А то вдруг не так вкусна сметана, как бела? Аккуратно заклеил скотчем отверстие в пакете, оставив только то, что просыпалось на бумажку, — граммулечку.
Остальное загрузил обратно в рюкзачок, а его сунул в шкаф, в самый низ, да прикрыл сверху хламом. Вот бабы! У Оксанки этих платьев — груды, а никакой тряпки спроста не бросит: жалко. Грузит куда можно и куда нельзя — баба!
Колян глянул на часы. Четверть второго. Время есть: отлетай, сколько душа пожелает, Оксана никогда его не будит, если он в «скворечнике» залег; да и к «дури» она относилась спокойно — конченым он вроде не был, а что соломку вываривал… А кто в Вишневом не вываривал? Наоборот, порой он сварит себе дозу, уколется да такое в постели устроит, что… «Болт» как каменный, по три часа соколом летает! Сама Оксанка, правда, ни-ни. «Дури» не терпит, считает баловством зряшным. Вот то ли дело горилки, да на зверобой-траве, выпить, да закусить богато, да песен попеть. Это она охоча.
За размышлениями спустился Колян по скрипучей лестнице; починил бы давно, да такая ему и была нужна: никто втихаря не подберется. А у него там, в шкафчике, «тулка» да патроны с жаканом да картечью: и криминала никакого, а так пропишешь кому незваному, если что, — никакой «Макаров» таких дырок не понакрутит.
На кухне зачерпнул Колян водички из ведра, выпил, чувствуя, как зубы стучат о железо кружки: уже подперло. Не, он не конченый, но уж очень «дурь» хороша, и удерживаться нет ни охоты, ни резона. Да и заслужил он сегодня, точно заслужил.
Зачерпнул еще кружку, бросил туда ложку столовую, поднялся в «скворечник».
Осторожно подхватил сухой бумажкой щепоть порошка, ссыпал в ложку, аккуратно, на пальчиках, по капле, наносил в нее воды. Откинул крышку зажигалки, чиркнул кремнем, подставил ложку под огонек, с удовольствием наблюдая, как пузырится по краям жидкость, прежде чем сделаться однородной. Подержал, пока остынет, аккуратно, по капле, слил в приготовленный пузырек темного стекла.
«Боян» он тоже приготовил загодя. Не какой-нибудь одноразовый стручок, как у всякой там нечесаной швали: фирмовая машинка, своя. Аккуратно наполнил шприц, чуть притравил, пока не показалась на кончике иглы крохотная капля, согнул руку в локте.
Он не конченый и даже не наркоман; так, случается у него, конечно, раз-два в месяц, но это баловство, не больше. Вот и «дорожка» тут как тут, даже и жгута не нужно. Ловко и ласково он проткнул вену, подождал полсекунды и мягко надавил на поршень, давил, пока не опорожнил шприц. Горячая волна мгновенно прошла по телу, стало тепло, голова закружилась, но едва-едва… Ворон извлек шприц, положил на столик, прикрыл полотенцем. Откинулся на подушку.
— Ну что, Потапыч, поехали? — щелкнул он плюшевого медведика и откинулся на постель, прикрыл глаза, ожидая, чувствуя уже первый, самый сладкий «приход».

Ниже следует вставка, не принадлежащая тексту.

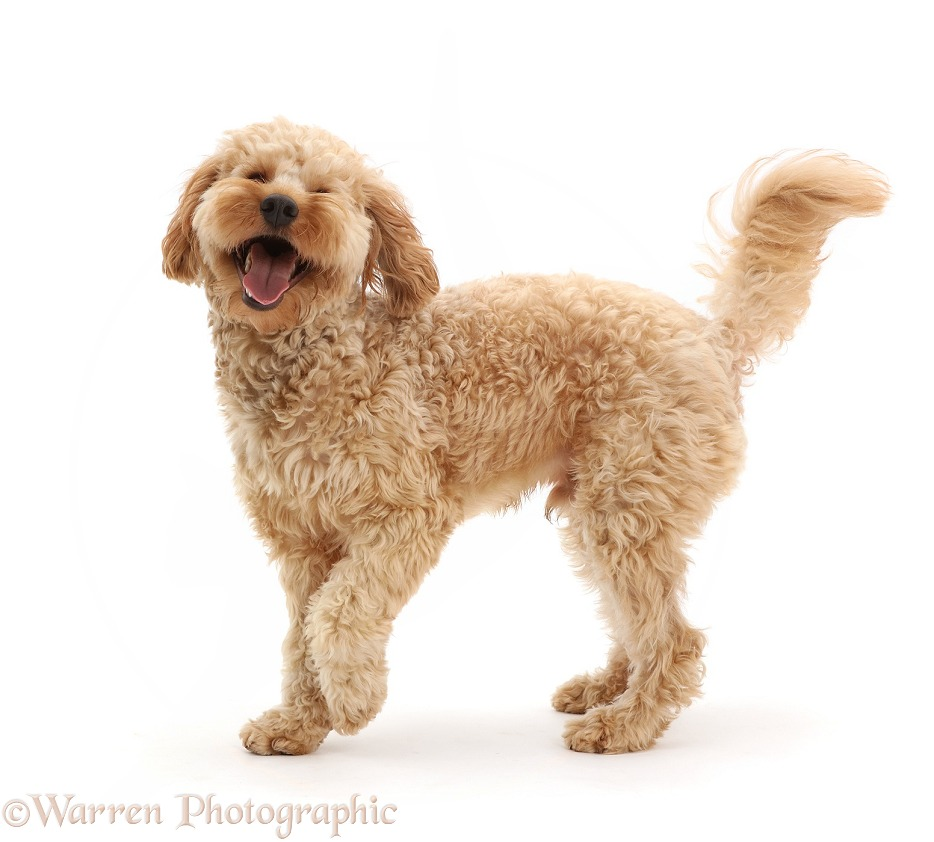 Cockapoo dog, Monty, 10 months old, white background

Мишка укоризненно качал головой.
— Не одобряешь, косолапый? — приоткрыл на мгновение веки Ворон. — Ну и дурак.
Вам, медведям, кайфа не догнать. Так и живете сиротами.
Ворон снова упал на подушку, но не ощущал уже ничего. Тело стало легким, как пух, а легкий, ласковый ветерок поднимал его и готов был мчать к невиданным красотам и невыразимым наслаждениям…
Медведик стоял на подоконнике и косил укоризненно лиловым глазом. Голова его продолжала покачиваться из стороны в сторону, и блики света, играющие в темном зрачке, делали этот взгляд осмысленным, печальным и мудрым.
Хуже всего, когда тебя предают.
Алена смотрела в окно, в последний дождливый день осени и завидовала ему. Осень еще не разучилась плакать. А она сама…
Мысли метались обрывками, и ей казалось, что похожи они на мусор. Вернее… В голове крутились обрывки каких-то песен, мелодий, стихов… Девушка посмотрела в окно. Темень. И капли стекают по стеклу… Как слезы…
Какая тишина и в доме, и за окнами, В ушах шуршаньем ночь.
И улицы блестят проталинами мокрыми.
Не спится, чем помочь?
Ноябрь перед закрытием слезливо и дурашливо Расплакался дождем, Сливая все события, и важные, и бражные, Под сетчатым плашом.
Последний месяц осени дождем в окошко просится:
Прими и обогрей.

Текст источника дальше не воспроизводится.